Decision Tree algorithm applies tree like structure graph or model of results and an array of significance and clue of occurrence effects, reserve costs and user satisfaction index. Technically, this is a way of a “selection” algorithm (that is, the use of conditional statements). Principally, this is a widely adapted method in operations research, particularly in decision analysis towards identifying the best strategy to a means. It is also a widely recognized mechanism in machine Learning.
Decision tree in machine learning has a flowchart-like build, where an internal node has a “test” on a specific attribute (e.g. whether a door opens or closes).

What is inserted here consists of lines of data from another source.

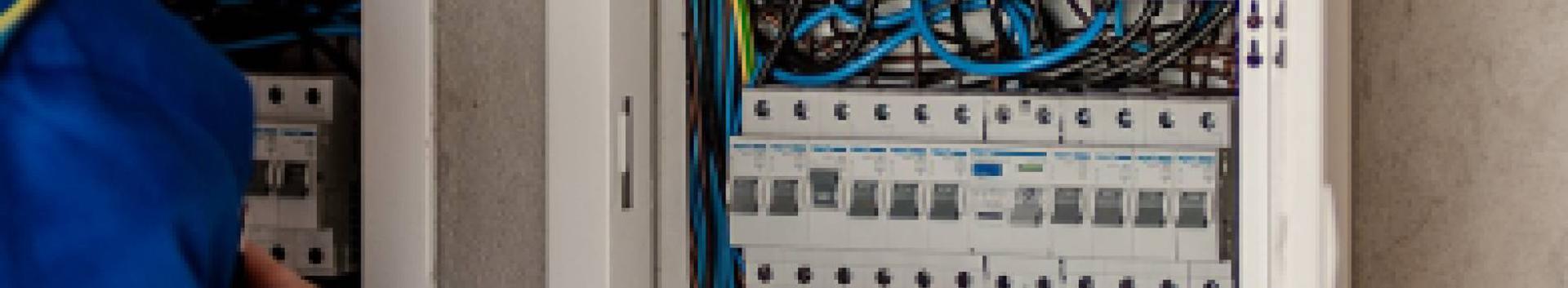 4321_elektriinstallatsioon_64776900_xl.jpg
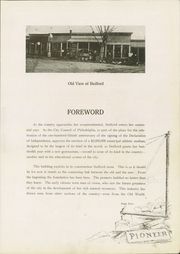 Page 7, 1925 Edition, Bedford High School - Pioneer Yearbook (Bedford, IN) online yearbook collection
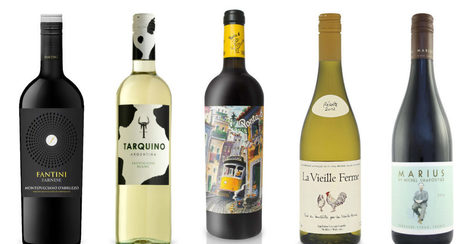 The LCBO's best bargain bottles of wine | Urban eating | Scoop.it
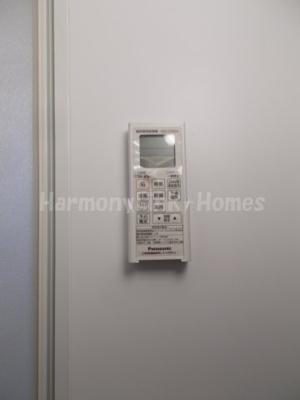 仮)梅田6丁目②A Neo N-STDsの浴室乾燥機(リモコン)☆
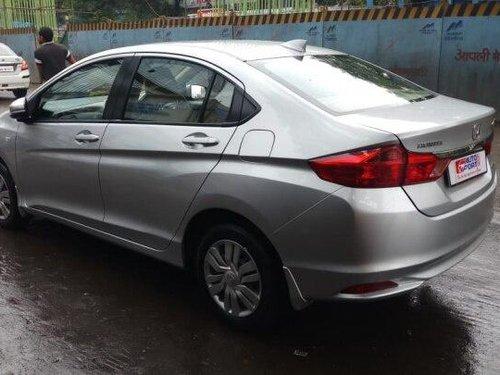 Used 2014 Honda City MT for sale in Mumbai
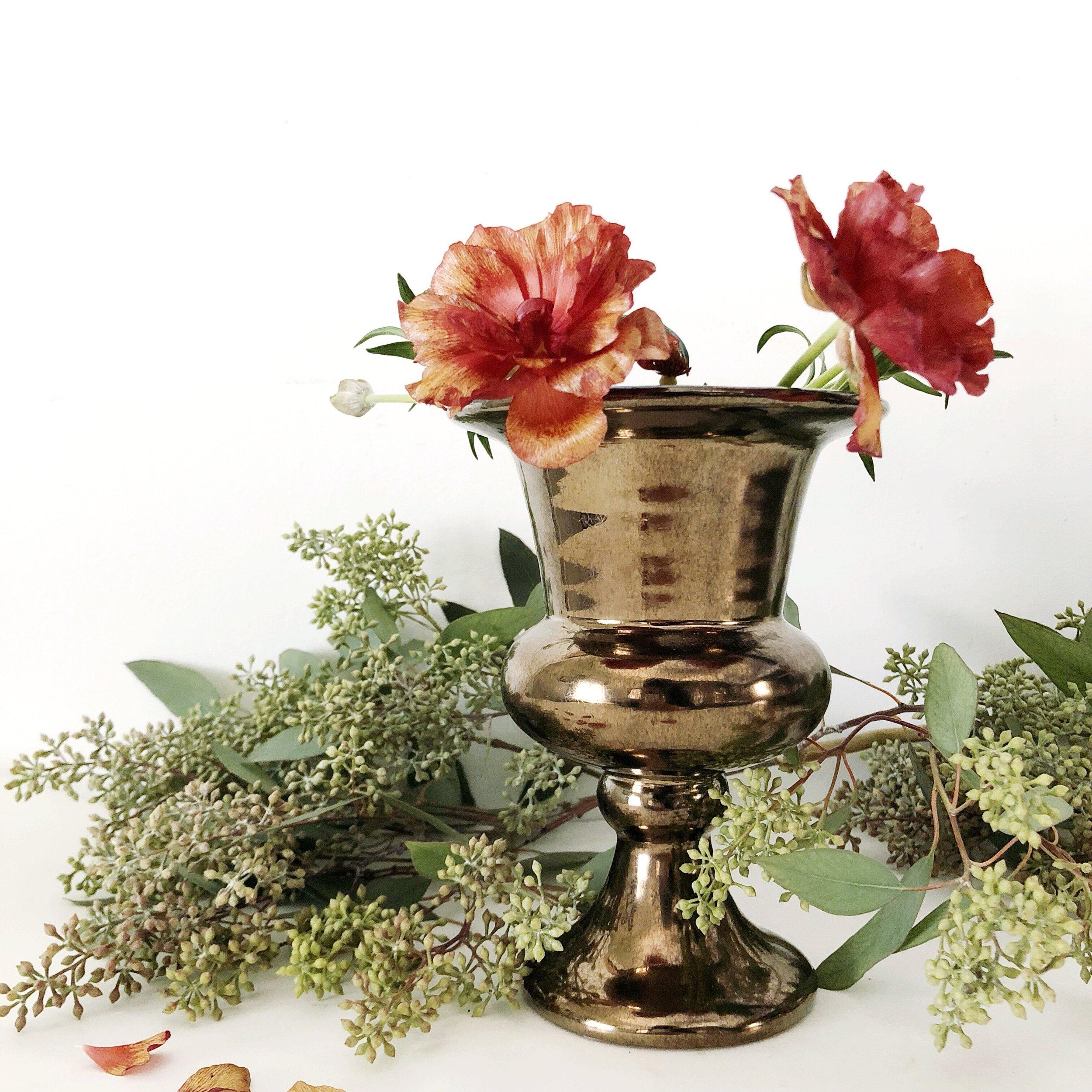 brass urn vases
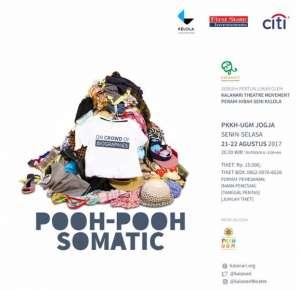 Kalanari Theatre Movement mempersembahkan Pooh-Pooh Somatic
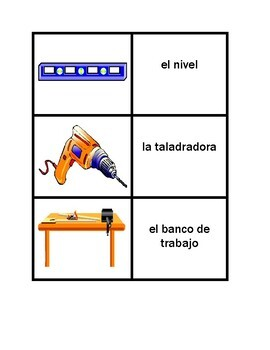 Tools in Spanish Vocabulary Concentration games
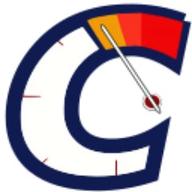 Cachoid logo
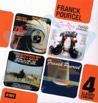 4 אלבומים מקוריים (כתום) - פראנק פורסל
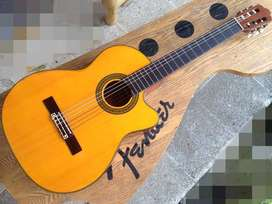 GITAR KLASIK CRAFTER SCT-280EQ MADE IN KOREA ORIGINAL MANTAP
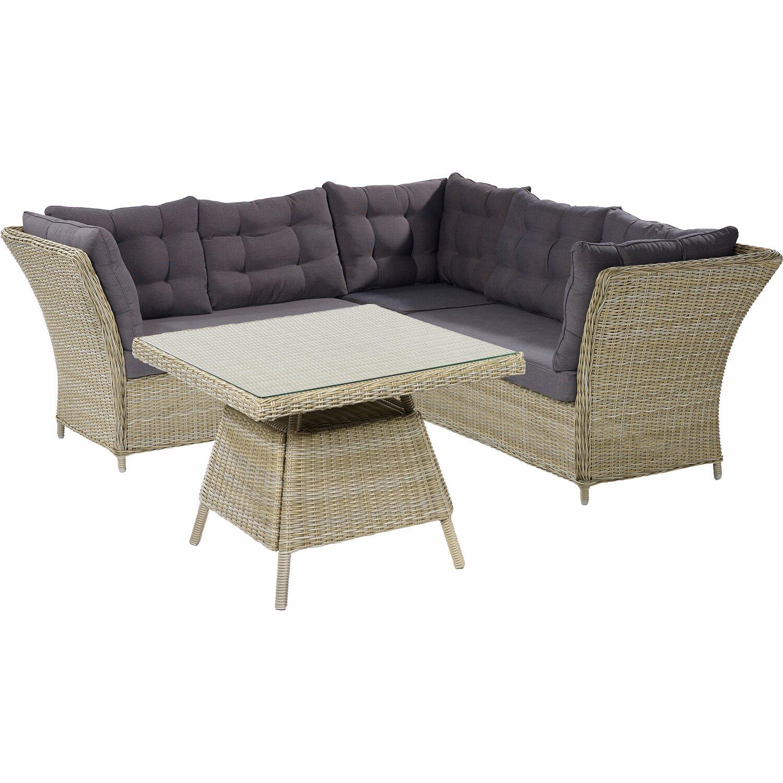 esstisch lounge set cheap gartenmbel rattan polyrattan. Black Bedroom Furniture Sets. Home Design Ideas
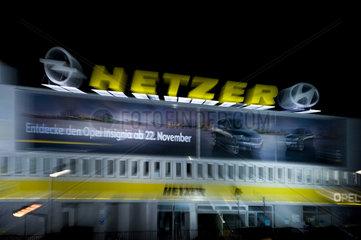 Autohaus Hetzer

For each anticipated event, is an outcome of a door, and each node stands as a class label (decision adapted after calculating all characteristics). Paths from root to leaf stands as classification compartments. In decision analysis, decision tree is close to influence diagram, widely applied in analytical decision support equipment, where anticipated figures (or user satisfaction) of parallel options are computed.
Components of a Decision tree include but not limited to:
- Decision nodes:-usually signified by squares, b. Chance Nodes: indicated by circles, c. End nodes: shown by triangles.
Decision trees are applied in operations research, and management. For instance, in real time, Decision trees are usually are taken online without regard to incomplete knowledge, paralleled by a probability model such as conditional probabilities. Decision trees have direct impact on influence diagrams, utility functions and several other decision analysis tools and methods. Direct application of decision trees can be seen in business, health economics, public health research or management.
In machine learning, during Classification, data slated for mining could usually divided into:
- Fine tree
- Medium Tree
- Coarse Tree
These categories of tree based mining usually produce similar or same output results.
Structuring data into regression and models targeting data mining is a good strategy for training datasets for best accuracy and feature selection. A decision tree algorithm in Machine Learning, does a set of iterative steps before it comes to a logical conclusion when plotted on screen.
For instance, a recently culled data from CDC.gov with columns or feature labels,
|Year, StateAbbr, StateDesc, CityName, GeographicLevel, DataSource, Category, UniqueID Measure, Data_Value_Unit, DataValueTypeID, Data_Value_Type, Data_Value, Data_Value_Footnote_Symbol, Data_Value_Footnote, Low_Confidence_Limit, High_Confidence_Limit, PopulationCount, GeoLocation, CategoryID, MeasureId, CityFIPS TractFIPS, Short_Question_Text
Data-set Source: Center for Disease Control & Prevention. 2016. 500 Cities: Binge drinking among adults aged >=18 years | Chronic Disease and Health Promotion Data & Indicators. [ONLINE] Available at: https://chronicdata.cdc.gov/500-Cities/500-Cities-Binge-drinking-among-adults-aged-18-yea/gqat-rcqz/data. [Accessed 1 February, 2018].
The total dataset in excel is over twenty-five thousand (25,000), but I split the contents for training (50 datasets) and the rest for prediction analysis.
Discriminant Analysis and Nearest Neighbor classification cannot be applied to this raw data default predictors because the features needed is not visible or is blurred.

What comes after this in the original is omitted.